TASK DETAILS | Only the lines from the one containing "How far asunder" to the end of the records belong in the output; print them exactly.

::: ROWS :::

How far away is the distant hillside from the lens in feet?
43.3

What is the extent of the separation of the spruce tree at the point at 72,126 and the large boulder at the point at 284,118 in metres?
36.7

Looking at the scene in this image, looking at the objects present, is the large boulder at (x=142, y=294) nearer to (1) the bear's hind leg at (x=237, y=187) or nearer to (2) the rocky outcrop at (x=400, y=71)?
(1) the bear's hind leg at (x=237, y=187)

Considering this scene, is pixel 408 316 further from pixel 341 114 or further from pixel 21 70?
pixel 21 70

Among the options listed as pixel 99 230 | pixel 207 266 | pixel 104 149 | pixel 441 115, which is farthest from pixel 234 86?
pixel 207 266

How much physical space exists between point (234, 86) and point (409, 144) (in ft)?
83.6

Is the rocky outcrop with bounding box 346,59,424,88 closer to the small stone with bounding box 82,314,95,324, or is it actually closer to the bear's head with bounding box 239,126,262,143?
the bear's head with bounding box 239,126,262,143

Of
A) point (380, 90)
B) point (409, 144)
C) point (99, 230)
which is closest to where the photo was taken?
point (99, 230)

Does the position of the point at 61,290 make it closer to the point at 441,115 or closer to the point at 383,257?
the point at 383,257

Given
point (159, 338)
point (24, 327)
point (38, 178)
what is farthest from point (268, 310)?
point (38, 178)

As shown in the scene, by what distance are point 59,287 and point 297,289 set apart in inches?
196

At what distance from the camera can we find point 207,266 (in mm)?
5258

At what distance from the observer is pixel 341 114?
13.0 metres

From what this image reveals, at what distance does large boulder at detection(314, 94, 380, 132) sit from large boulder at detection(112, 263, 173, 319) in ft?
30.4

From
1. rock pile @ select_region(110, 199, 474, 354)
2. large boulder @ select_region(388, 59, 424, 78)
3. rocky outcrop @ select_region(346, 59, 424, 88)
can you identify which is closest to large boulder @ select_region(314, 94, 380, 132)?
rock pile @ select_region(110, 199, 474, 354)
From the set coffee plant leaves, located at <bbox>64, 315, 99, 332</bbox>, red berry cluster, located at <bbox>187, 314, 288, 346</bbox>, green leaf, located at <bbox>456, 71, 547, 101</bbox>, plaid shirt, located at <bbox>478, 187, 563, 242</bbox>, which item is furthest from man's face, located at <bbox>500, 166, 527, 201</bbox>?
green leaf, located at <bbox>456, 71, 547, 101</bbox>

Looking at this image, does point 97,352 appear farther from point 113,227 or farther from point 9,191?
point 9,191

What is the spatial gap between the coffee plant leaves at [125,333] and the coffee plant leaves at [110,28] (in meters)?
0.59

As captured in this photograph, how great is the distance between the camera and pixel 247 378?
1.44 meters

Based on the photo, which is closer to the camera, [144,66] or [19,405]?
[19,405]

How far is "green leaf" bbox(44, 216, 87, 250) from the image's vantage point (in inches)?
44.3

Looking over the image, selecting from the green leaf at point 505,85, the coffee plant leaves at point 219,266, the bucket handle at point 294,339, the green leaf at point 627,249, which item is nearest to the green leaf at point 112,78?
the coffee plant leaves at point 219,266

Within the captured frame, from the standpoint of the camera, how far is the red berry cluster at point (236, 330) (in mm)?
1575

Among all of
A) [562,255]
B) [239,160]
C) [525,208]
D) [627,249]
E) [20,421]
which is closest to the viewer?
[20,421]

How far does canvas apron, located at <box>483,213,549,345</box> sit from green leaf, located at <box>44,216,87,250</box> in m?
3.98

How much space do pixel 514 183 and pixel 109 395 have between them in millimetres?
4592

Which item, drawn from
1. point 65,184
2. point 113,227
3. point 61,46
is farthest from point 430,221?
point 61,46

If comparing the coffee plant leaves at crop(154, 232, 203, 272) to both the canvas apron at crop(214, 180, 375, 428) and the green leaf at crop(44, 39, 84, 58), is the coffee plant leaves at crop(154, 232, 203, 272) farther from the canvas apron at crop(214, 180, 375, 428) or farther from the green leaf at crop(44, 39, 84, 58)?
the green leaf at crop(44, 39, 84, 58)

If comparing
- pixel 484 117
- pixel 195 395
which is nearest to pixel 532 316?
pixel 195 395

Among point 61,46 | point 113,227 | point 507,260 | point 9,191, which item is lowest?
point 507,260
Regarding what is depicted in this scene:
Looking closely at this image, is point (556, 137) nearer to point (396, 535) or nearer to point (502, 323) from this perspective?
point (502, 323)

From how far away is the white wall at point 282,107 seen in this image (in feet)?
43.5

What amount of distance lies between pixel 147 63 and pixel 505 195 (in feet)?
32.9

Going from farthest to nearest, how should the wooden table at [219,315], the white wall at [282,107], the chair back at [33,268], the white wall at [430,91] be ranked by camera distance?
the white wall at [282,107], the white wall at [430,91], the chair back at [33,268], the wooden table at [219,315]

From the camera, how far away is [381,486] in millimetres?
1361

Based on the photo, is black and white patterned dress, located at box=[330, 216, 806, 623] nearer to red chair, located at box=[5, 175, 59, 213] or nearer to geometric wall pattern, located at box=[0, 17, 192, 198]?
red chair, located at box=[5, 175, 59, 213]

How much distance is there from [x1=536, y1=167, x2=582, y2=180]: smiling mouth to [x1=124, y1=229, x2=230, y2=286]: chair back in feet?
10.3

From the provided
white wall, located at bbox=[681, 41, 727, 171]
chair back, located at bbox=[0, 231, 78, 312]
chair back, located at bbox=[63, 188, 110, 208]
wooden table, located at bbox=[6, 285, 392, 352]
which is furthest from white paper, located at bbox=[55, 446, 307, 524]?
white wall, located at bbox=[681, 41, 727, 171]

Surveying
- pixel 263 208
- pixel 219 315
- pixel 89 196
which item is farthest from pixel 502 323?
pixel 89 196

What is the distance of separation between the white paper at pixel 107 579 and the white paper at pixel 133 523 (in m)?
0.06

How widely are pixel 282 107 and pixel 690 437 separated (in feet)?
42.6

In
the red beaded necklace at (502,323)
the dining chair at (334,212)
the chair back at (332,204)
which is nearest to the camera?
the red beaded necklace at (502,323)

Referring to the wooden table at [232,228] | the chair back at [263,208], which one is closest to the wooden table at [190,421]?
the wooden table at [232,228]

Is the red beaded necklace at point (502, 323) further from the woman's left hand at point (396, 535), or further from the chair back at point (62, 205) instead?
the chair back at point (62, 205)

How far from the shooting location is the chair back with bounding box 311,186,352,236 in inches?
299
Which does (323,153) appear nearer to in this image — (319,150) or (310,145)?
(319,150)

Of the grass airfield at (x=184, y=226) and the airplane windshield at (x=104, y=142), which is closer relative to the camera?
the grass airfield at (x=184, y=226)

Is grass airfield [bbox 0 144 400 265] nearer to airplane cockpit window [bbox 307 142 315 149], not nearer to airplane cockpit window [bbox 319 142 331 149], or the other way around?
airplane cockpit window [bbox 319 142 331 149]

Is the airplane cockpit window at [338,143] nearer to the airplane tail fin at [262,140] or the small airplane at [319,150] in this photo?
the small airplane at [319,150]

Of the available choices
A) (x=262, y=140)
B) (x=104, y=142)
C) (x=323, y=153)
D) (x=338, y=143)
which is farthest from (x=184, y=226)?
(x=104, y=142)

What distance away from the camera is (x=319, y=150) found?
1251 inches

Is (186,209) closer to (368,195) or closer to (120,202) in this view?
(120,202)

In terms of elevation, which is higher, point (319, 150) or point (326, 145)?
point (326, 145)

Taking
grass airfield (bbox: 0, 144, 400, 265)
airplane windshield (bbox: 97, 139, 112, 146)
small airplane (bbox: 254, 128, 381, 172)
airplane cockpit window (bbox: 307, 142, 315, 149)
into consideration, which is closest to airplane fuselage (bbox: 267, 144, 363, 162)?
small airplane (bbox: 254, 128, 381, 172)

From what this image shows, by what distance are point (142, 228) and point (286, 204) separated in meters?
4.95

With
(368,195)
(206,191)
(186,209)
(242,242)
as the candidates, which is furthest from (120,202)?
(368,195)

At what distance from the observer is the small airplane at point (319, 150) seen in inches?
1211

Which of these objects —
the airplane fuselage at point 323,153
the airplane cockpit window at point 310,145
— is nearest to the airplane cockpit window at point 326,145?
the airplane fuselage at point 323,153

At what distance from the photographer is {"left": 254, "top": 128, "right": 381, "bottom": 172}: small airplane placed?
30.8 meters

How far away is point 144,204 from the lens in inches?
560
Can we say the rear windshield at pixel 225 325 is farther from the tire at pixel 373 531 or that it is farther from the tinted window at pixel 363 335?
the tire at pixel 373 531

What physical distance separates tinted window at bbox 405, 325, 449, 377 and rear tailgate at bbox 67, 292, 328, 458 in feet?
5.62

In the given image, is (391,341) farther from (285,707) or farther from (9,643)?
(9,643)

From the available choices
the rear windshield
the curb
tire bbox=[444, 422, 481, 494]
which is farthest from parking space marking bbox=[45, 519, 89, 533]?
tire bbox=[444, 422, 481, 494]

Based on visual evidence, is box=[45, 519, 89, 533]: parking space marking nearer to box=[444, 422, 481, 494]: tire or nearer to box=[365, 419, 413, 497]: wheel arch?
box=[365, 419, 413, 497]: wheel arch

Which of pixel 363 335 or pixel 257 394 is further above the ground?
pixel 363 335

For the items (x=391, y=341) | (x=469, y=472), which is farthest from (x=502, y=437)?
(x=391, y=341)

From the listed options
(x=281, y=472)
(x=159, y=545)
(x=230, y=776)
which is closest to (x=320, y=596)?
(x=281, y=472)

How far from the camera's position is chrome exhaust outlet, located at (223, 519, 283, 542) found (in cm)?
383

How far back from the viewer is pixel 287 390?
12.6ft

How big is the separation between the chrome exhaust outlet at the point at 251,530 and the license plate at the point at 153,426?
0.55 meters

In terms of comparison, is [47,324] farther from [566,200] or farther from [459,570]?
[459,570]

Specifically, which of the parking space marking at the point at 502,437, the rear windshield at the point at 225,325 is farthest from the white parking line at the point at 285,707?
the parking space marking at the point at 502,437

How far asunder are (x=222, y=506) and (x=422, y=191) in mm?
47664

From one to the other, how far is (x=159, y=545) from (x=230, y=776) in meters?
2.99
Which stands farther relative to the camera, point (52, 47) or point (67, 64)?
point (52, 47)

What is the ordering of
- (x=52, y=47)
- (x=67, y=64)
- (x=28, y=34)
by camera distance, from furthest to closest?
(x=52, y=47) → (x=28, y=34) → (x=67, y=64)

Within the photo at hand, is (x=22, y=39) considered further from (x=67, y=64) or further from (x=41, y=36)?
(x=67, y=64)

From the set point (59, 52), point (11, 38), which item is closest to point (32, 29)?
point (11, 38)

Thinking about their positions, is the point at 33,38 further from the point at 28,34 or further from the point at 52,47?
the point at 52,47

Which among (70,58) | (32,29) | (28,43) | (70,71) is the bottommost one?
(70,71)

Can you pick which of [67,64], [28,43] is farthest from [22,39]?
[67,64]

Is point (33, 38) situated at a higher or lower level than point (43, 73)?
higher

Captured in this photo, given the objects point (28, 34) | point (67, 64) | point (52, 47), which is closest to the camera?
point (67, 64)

:::

WRITTEN ANSWER |
How far asunder are (x=222, y=506) and (x=422, y=191) in mm?
47664

From one to the other, how far is (x=159, y=545) from (x=230, y=776) in meters?
2.99
Which stands farther relative to the camera, point (52, 47) or point (67, 64)?
point (52, 47)

What is the ordering of
- (x=52, y=47)
- (x=67, y=64)
- (x=28, y=34)
by camera distance, from furthest to closest?
(x=52, y=47) → (x=28, y=34) → (x=67, y=64)

Within the photo at hand, is (x=22, y=39) considered further from (x=67, y=64) or further from (x=41, y=36)?
(x=67, y=64)

From the set point (59, 52), point (11, 38), which item is closest to point (32, 29)?
point (11, 38)

Thinking about their positions, is the point at 33,38 further from the point at 28,34 or further from the point at 52,47?
the point at 52,47

Which among (70,58) | (32,29) | (28,43) | (70,71) is the bottommost one?
(70,71)

Can you pick which of [67,64], [28,43] is farthest from [22,39]?
[67,64]

Is point (33, 38) situated at a higher or lower level than point (43, 73)?
higher

Captured in this photo, given the objects point (28, 34) | point (67, 64) | point (52, 47), which is closest to the camera?
point (67, 64)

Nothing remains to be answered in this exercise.